- WHAT THE TASK REQUIRES: Transcribe every line of text in the data below verbatim, omitting the pictures.
-- begin --
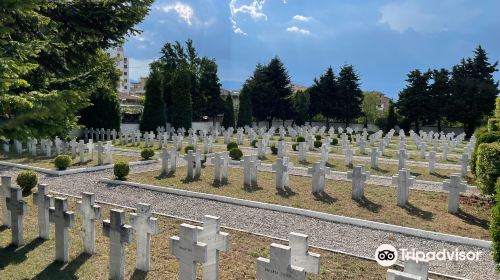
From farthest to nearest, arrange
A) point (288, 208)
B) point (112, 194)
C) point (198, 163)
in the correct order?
-- end --
- RESULT OF THIS EXERCISE:
From farthest to nearest, arrange
A) point (288, 208)
B) point (112, 194)
C) point (198, 163)
in the correct order?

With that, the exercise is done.